• Exercise:
Reproduce all of the material below word for word, leaving out the pictures.

• Exercise input:
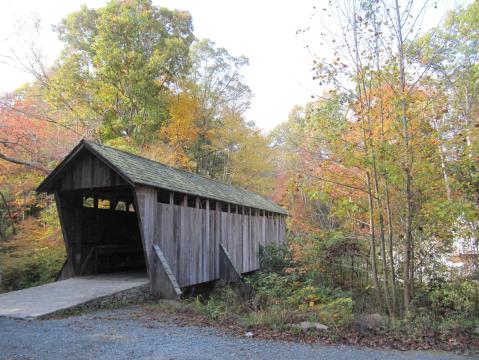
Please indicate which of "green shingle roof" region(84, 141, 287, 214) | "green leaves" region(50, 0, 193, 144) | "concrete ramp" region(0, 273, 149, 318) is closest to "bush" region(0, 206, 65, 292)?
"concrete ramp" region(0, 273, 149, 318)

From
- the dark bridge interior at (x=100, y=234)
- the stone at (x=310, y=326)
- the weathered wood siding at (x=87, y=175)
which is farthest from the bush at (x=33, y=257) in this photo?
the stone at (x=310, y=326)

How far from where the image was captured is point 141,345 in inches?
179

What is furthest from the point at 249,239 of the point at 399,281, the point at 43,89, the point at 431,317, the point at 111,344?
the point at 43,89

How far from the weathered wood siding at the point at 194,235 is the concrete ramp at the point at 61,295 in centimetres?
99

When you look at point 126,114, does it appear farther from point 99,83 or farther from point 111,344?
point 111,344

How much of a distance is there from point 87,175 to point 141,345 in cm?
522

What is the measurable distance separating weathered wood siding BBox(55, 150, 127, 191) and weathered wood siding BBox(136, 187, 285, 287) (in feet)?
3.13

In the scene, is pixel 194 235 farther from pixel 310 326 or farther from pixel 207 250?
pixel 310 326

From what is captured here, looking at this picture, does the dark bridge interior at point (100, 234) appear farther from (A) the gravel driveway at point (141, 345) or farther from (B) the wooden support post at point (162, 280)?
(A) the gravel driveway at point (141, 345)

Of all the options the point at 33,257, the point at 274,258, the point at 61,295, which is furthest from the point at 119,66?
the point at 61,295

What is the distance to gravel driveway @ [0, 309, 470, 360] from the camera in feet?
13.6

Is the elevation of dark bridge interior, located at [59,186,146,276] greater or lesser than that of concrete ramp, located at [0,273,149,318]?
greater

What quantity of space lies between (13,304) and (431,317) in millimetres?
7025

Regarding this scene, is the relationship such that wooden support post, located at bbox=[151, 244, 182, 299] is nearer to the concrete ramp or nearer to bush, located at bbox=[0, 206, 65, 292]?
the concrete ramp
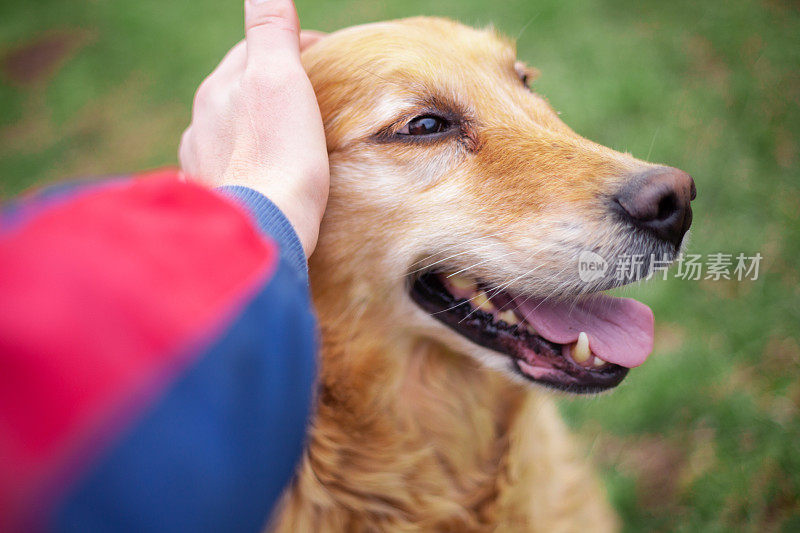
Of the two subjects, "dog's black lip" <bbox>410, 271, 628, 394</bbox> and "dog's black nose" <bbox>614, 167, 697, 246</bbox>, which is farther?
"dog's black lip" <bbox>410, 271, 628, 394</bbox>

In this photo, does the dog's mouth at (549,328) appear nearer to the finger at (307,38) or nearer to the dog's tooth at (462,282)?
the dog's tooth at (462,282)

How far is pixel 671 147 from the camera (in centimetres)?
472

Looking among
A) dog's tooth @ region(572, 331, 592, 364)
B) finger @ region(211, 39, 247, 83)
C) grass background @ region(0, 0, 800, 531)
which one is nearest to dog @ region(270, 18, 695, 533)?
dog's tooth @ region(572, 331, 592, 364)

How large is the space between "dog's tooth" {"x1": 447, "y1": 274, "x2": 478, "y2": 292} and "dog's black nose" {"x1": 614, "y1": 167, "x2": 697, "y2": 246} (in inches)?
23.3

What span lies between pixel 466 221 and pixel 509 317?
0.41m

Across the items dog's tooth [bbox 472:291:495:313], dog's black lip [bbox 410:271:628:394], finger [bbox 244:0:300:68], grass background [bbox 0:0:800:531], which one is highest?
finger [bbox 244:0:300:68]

• Correct result:
Please indicate which of "green shingle roof" region(84, 141, 287, 214) | "green leaves" region(50, 0, 193, 144) | "concrete ramp" region(0, 273, 149, 318) is closest to "bush" region(0, 206, 65, 292)?
"concrete ramp" region(0, 273, 149, 318)

From
- the dark bridge interior at (x=100, y=234)
- the stone at (x=310, y=326)
- the weathered wood siding at (x=87, y=175)
which is farthest from the bush at (x=33, y=257) in this photo?
the stone at (x=310, y=326)

How far from where the image was captured is point 141,345 in inches?
179

What is furthest from the point at 249,239 of the point at 399,281, the point at 43,89, the point at 431,317, the point at 111,344?
the point at 43,89

How far from the weathered wood siding at the point at 194,235 is the concrete ramp at the point at 61,295 in centimetres?
99

When you look at point 126,114, does it appear farther from point 99,83 or farther from point 111,344?
point 111,344

How much of a distance is there from point 87,175 to point 141,345 in cm?
522

What is the measurable distance separating weathered wood siding BBox(55, 150, 127, 191) and weathered wood siding BBox(136, 187, 285, 287) (in feet)?
3.13

In the scene, is pixel 194 235 farther from pixel 310 326 or farther from pixel 207 250?
pixel 310 326

From what is captured here, looking at this picture, does the dark bridge interior at point (100, 234) appear farther from (A) the gravel driveway at point (141, 345) or farther from (B) the wooden support post at point (162, 280)?
(A) the gravel driveway at point (141, 345)

Of all the options the point at 33,257, the point at 274,258, the point at 61,295, which is furthest from the point at 119,66?
the point at 61,295

What is the distance to gravel driveway @ [0, 309, 470, 360] from the camera in feet?
13.6

Is the elevation of dark bridge interior, located at [59,186,146,276] greater or lesser than that of concrete ramp, located at [0,273,149,318]?
greater

What quantity of space lies between (13,304) and (431,317) in millimetres?
7025

Regarding this scene, is the relationship such that wooden support post, located at bbox=[151, 244, 182, 299] is nearer to the concrete ramp or nearer to bush, located at bbox=[0, 206, 65, 292]?
the concrete ramp
Of the two subjects, "dog's black lip" <bbox>410, 271, 628, 394</bbox> and "dog's black nose" <bbox>614, 167, 697, 246</bbox>, which is farther?
"dog's black lip" <bbox>410, 271, 628, 394</bbox>

In this photo, does the dog's mouth at (549,328) appear nearer to the finger at (307,38) or nearer to the dog's tooth at (462,282)?
the dog's tooth at (462,282)

How far is pixel 671 147 from the camera (in centimetres)?
472

Looking among
A) dog's tooth @ region(572, 331, 592, 364)
B) finger @ region(211, 39, 247, 83)
C) grass background @ region(0, 0, 800, 531)
which one is nearest to dog @ region(270, 18, 695, 533)?
dog's tooth @ region(572, 331, 592, 364)

How large is the space between "dog's tooth" {"x1": 447, "y1": 274, "x2": 478, "y2": 292} and "dog's black nose" {"x1": 614, "y1": 167, "x2": 697, "y2": 246} (in inches)?
23.3

What span lies between pixel 466 221 and pixel 509 317?
0.41m

Across the items dog's tooth [bbox 472:291:495:313], dog's black lip [bbox 410:271:628:394], finger [bbox 244:0:300:68], grass background [bbox 0:0:800:531], which one is highest?
finger [bbox 244:0:300:68]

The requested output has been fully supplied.